Yang Wenhui, Zhao Ximeng, Zheng Aiwen, Liu Zhengchuang, Ma Jie, Zhang Xiang, Li Wei, Wang Dan, Zhu Jianhua, Tao Houquan, Zhang Yanxiang, Ma Tonghui, Liu Qing
Department of Digestive Oncology, Cancer Center, Shanxi Bethune Hospital, Shanxi Academy of Medical Sciences, Tongji Shanxi Hospital, Third Hospital of Shanxi Medical University, Taiyuan, Shanxi, China.
Jichenjunchuang Clinical Laboratory, Hangzhou, China.
Int J Cancer. 2023 Mar 15;152(6):1259-1268. doi: 10.1002/ijc.34361. Epub 2022 Dec 8.
MET amplification and exon 14 skipping are well known as oncogenic drivers in multiple cancer types. However, MET fusions in most cancer types are poorly defined. To explore the profile and analyze the characteristics of MET fusions, a large-cohort study was conducted to screen MET fusions in clinical samples (n = 10 882) using DNA-based NGS. A total of 37 potentially functional MET fusions containing the intact tyrosine kinase domain (TKD) of MET were identified in 36 samples. Further, 15 novel MET fusions were identified in five cancer types, and the incidence of novel MET fusions accounted for 40.5% (15/37). Brain cancer had the highest incidence of MET fusion, with PTPRZ1-MET as the most common fusion (37.0%). All MET breakpoints in brain cancer (n = 27) were also located in intron 1, while those in lung cancer (n = 4) occurred in intron 1, intron 11, intron 14 and exon 14, respectively. The positive consistency of the common fusion group was 100% (11/11), while that of the rare fusion group was 53.8% (7/13). In conclusion, we provided a comprehensive genomic landscape of MET rearrangement and updated the MET fusions database for clinical test. In addition, we revealed that DNA-based NGS might serve as the clinical test for common MET fusions; however, rare MET fusions must be validated by both DNA-based NGS and RNA-based NGS. Prospective trials are necessary to confirm the treatment efficacy of MET inhibitors.
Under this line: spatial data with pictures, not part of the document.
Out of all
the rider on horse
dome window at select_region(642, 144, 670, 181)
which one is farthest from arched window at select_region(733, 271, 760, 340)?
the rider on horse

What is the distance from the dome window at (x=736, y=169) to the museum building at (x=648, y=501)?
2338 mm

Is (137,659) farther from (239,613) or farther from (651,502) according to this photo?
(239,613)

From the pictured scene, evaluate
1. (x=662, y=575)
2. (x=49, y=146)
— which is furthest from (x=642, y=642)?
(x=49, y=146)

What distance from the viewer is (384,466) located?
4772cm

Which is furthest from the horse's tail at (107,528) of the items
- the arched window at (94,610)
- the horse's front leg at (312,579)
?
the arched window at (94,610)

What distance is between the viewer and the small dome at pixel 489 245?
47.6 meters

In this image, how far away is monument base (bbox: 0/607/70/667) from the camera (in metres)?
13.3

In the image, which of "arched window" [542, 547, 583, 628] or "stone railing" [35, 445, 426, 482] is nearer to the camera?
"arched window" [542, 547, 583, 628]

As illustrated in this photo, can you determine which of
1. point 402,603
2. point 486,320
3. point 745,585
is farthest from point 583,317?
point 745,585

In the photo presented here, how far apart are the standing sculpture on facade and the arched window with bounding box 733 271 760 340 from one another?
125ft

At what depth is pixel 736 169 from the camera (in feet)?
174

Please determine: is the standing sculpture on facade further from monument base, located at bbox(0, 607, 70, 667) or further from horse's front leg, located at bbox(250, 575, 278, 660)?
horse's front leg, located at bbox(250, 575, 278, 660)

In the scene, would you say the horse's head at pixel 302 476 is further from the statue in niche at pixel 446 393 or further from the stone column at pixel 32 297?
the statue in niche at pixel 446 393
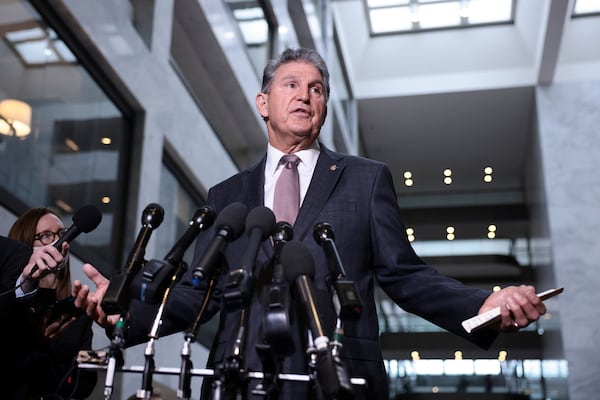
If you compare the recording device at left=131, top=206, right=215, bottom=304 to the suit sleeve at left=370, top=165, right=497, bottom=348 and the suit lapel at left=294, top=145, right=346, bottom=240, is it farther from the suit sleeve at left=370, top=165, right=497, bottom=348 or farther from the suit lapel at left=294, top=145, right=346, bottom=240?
the suit sleeve at left=370, top=165, right=497, bottom=348

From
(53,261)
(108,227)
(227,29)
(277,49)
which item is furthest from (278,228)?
(277,49)

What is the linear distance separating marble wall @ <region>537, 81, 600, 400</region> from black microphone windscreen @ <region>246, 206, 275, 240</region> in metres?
16.1

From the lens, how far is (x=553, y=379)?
18.5m

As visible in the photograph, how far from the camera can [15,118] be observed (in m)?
5.88

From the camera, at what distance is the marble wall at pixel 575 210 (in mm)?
17188

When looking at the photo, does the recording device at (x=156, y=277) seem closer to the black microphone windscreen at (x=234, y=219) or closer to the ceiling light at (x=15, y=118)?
the black microphone windscreen at (x=234, y=219)

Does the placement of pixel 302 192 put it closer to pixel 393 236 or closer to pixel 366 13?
pixel 393 236

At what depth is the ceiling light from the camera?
5.69m

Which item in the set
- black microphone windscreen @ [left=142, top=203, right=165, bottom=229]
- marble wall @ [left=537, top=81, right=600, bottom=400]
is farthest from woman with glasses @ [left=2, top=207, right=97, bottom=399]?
marble wall @ [left=537, top=81, right=600, bottom=400]

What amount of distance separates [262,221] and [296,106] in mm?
758

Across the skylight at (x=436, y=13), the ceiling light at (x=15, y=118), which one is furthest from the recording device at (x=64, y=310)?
the skylight at (x=436, y=13)

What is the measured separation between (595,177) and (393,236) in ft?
57.0

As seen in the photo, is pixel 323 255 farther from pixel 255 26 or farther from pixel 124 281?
pixel 255 26

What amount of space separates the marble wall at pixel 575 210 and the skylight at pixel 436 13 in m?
2.70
MET扩增和外显子14跳跃是多种癌症类型中众所周知的致癌驱动因素。然而,大多数癌症类型中的MET融合尚不清楚。为了探索MET融合的概况并分析其特征,我们进行了一项大型队列研究,使用基于DNA的二代测序(NGS)技术在临床样本(n = 10882)中筛选MET融合。在36个样本中总共鉴定出37种潜在功能性MET融合,其中包含MET完整的酪氨酸激酶结构域(TKD)。此外,在五种癌症类型中鉴定出15种新的MET融合,新MET融合的发生率占40.5%(15/37)。脑癌的MET融合发生率最高,其中PTPRZ1-MET是最常见的融合类型(37.0%)。脑癌中所有MET断点(n = 27)也都位于第1内含子,而肺癌中的MET断点(n = 4)分别发生在第1内含子、第11内含子、第14内含子和外显子14。常见融合组的阳性一致性为100%(11/11),而罕见融合组的阳性一致性为53.8%(7/13)。总之,我们提供了MET重排的全面基因组图谱,并更新了用于临床检测的MET融合数据库。此外,我们发现基于DNA的NGS可作为常见MET融合的临床检测方法;然而,罕见的MET融合必须通过基于DNA的NGS和基于RNA的NGS进行验证。需要进行前瞻性试验以确认MET抑制剂的治疗效果。